▶ [About this task] Copy every line of the data that contains the string "site".

▶ [The data]

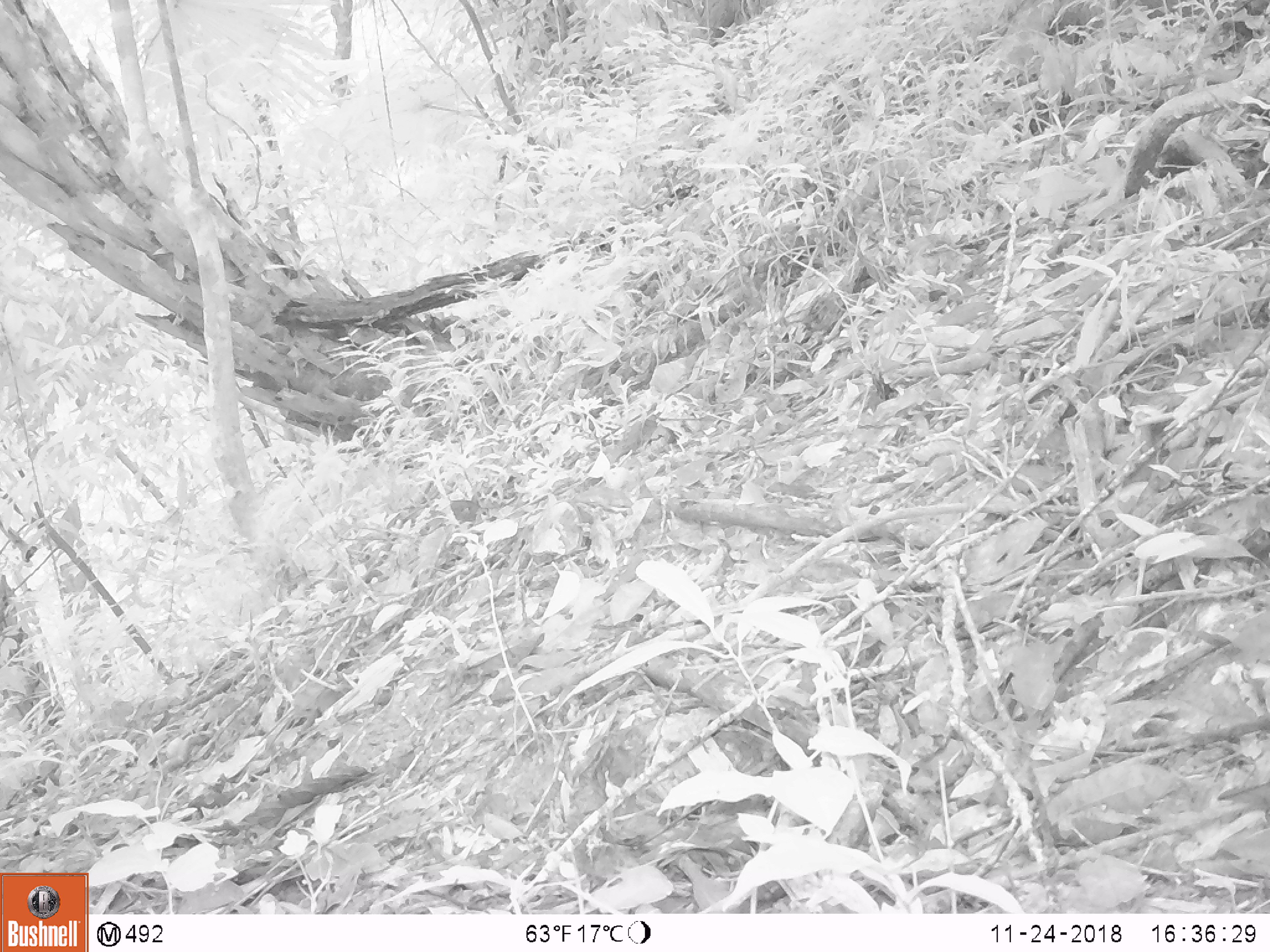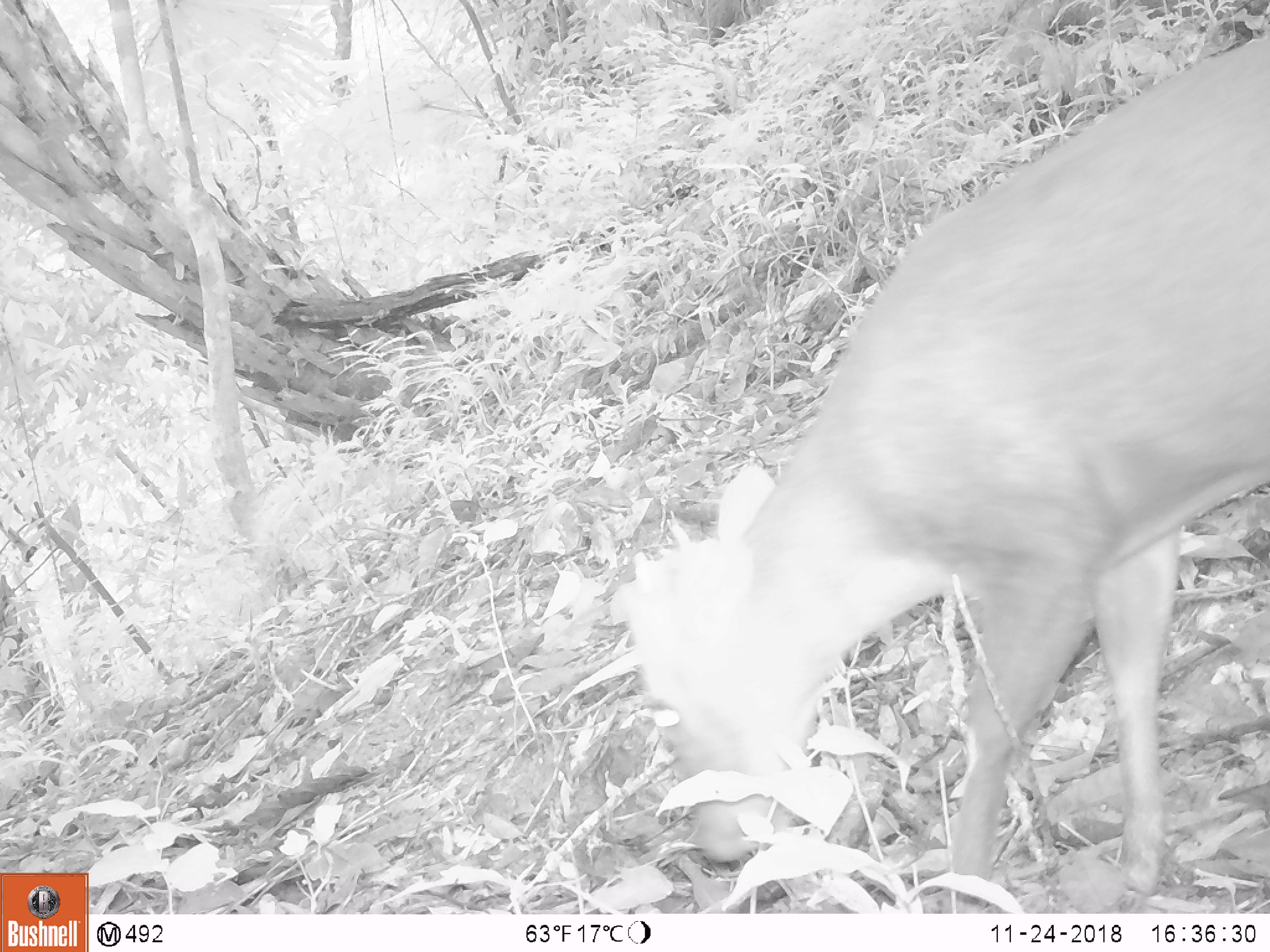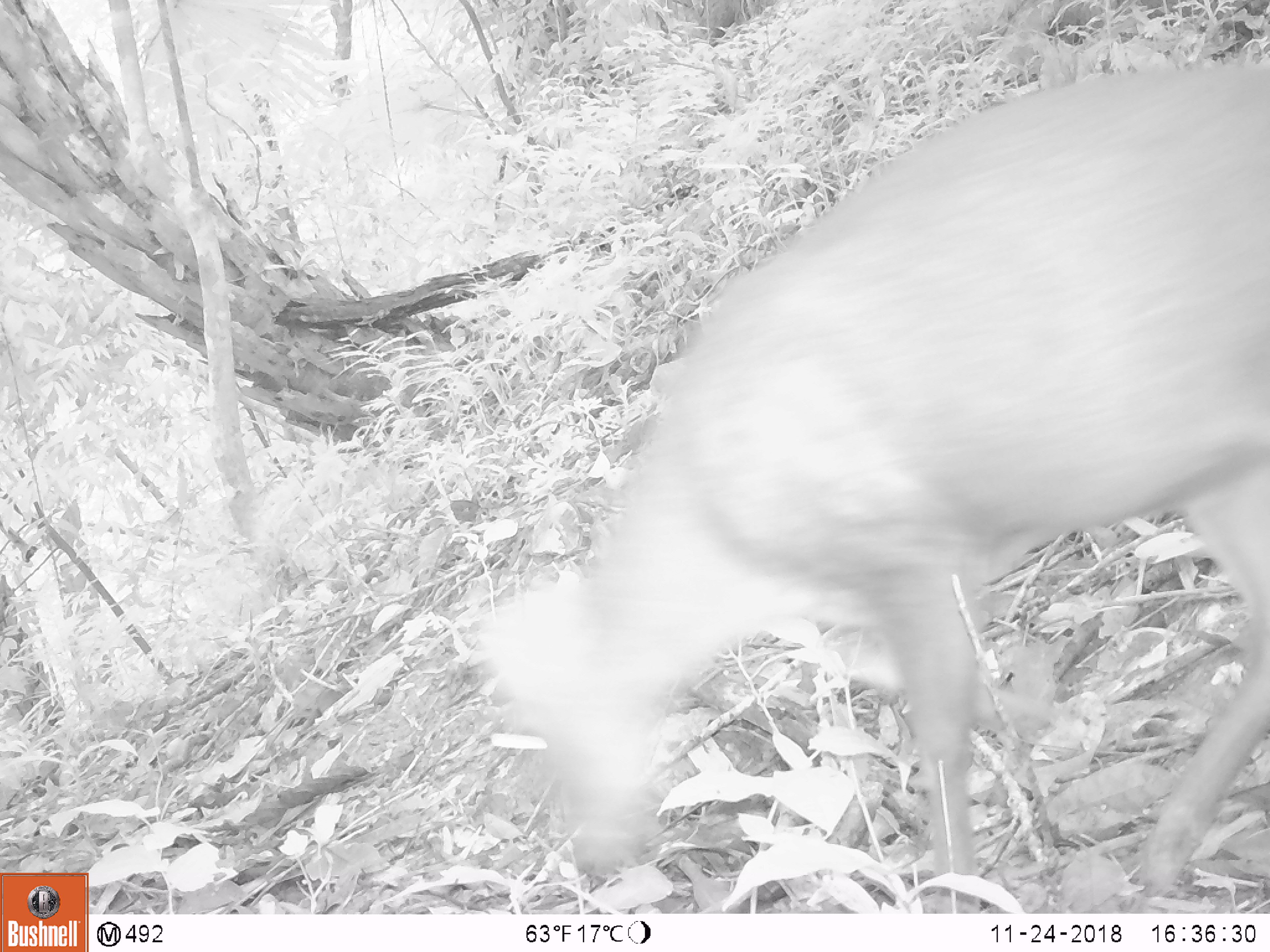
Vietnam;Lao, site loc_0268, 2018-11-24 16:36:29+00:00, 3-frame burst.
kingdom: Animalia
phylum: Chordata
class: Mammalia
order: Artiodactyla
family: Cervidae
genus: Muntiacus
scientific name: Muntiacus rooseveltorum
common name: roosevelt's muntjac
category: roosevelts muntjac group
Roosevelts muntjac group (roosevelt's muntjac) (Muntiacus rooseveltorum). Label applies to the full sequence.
...
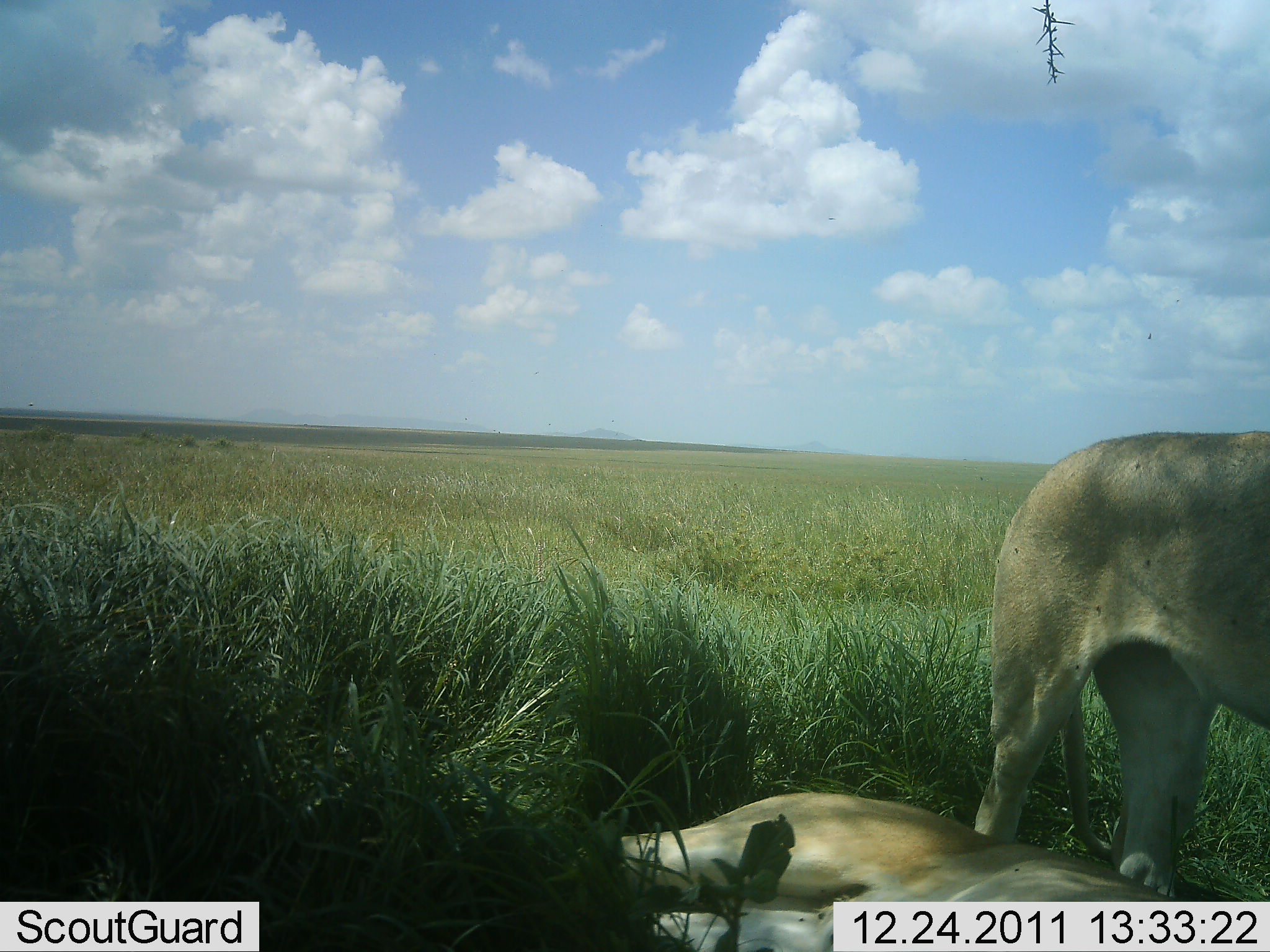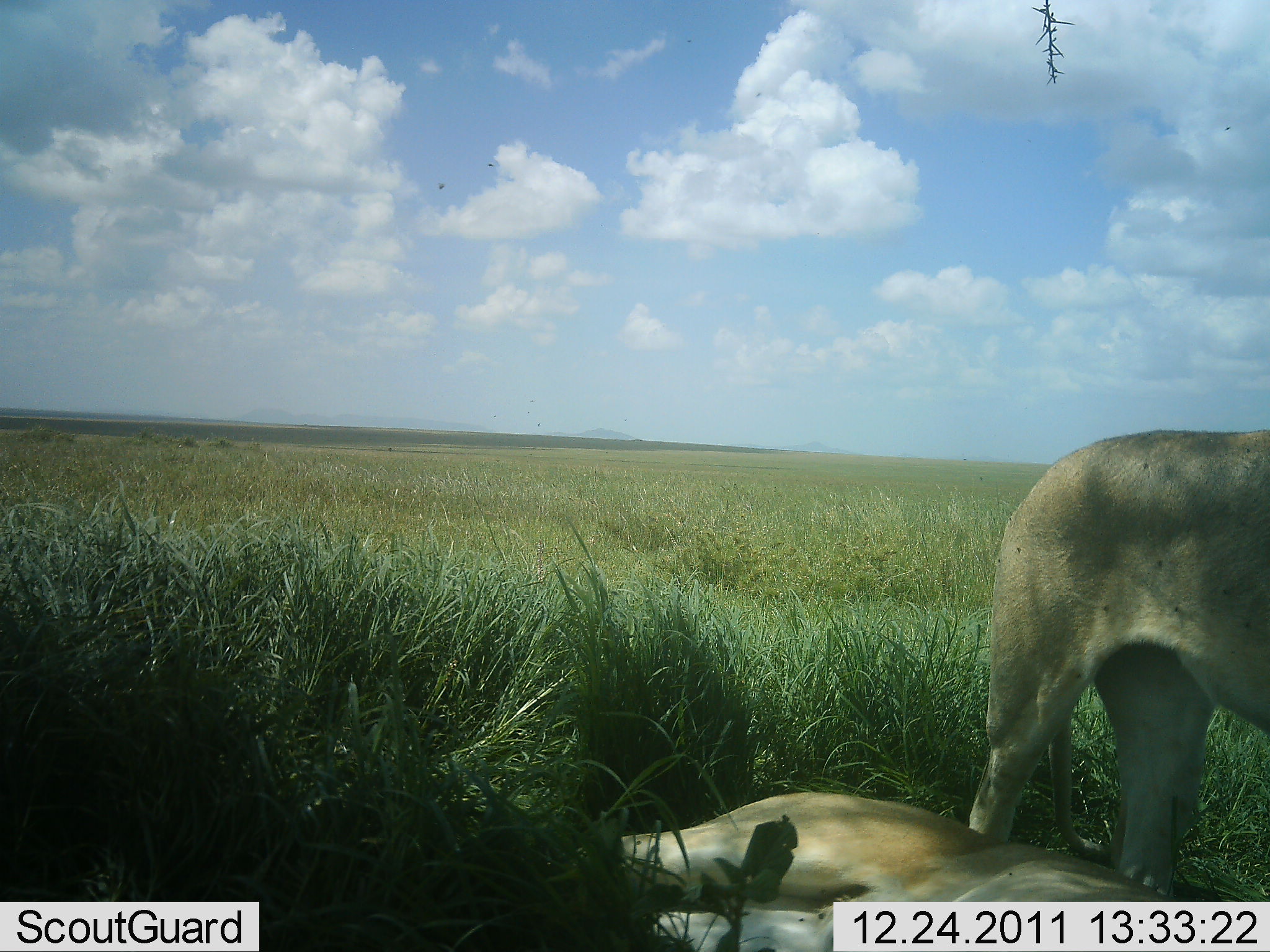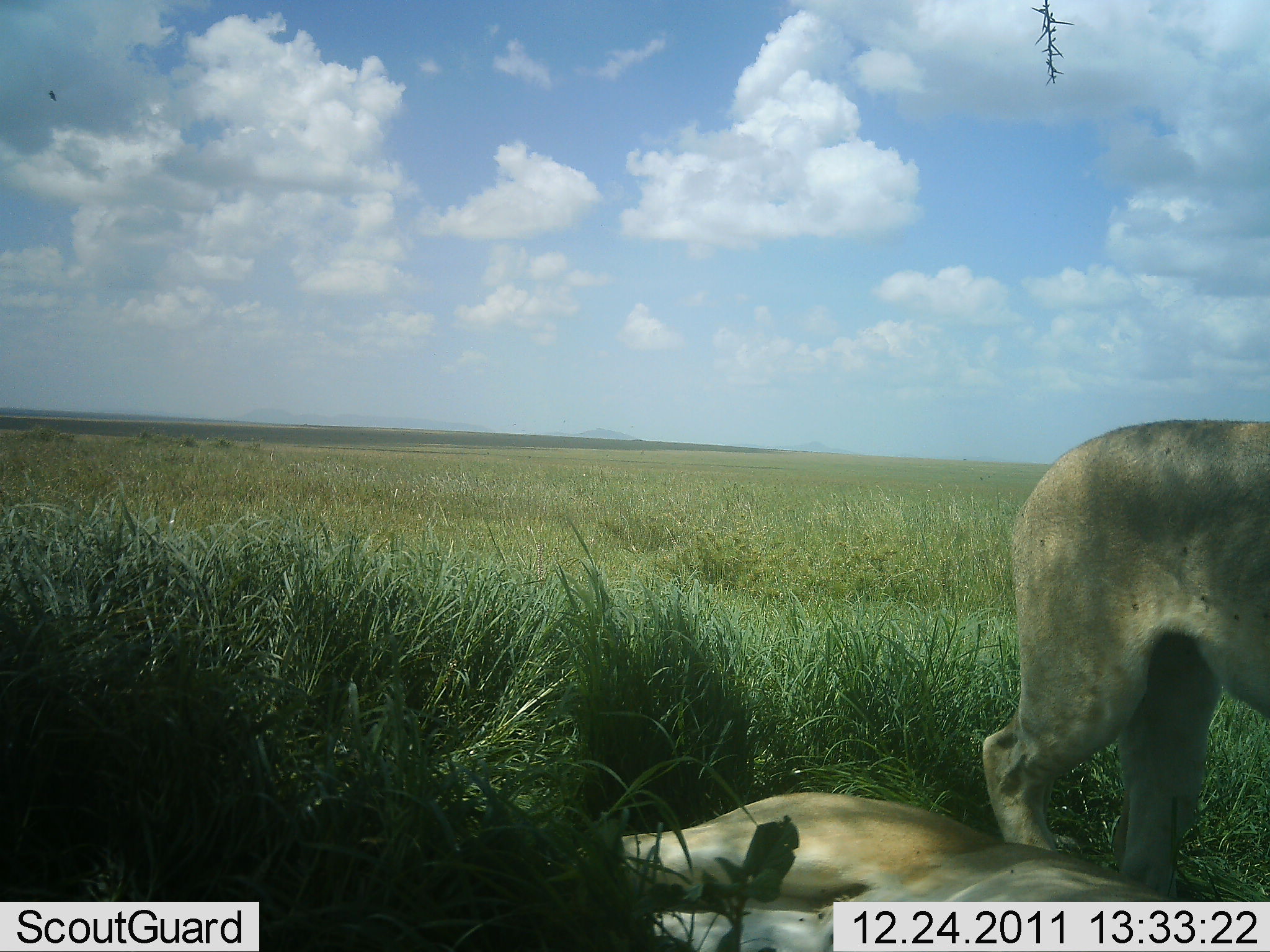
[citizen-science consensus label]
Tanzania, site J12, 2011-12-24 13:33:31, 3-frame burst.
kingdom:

▶ [Response]
Vietnam;Lao, site loc_0268, 2018-11-24 16:36:29+00:00, 3-frame burst.
Tanzania, site J12, 2011-12-24 13:33:31, 3-frame burst.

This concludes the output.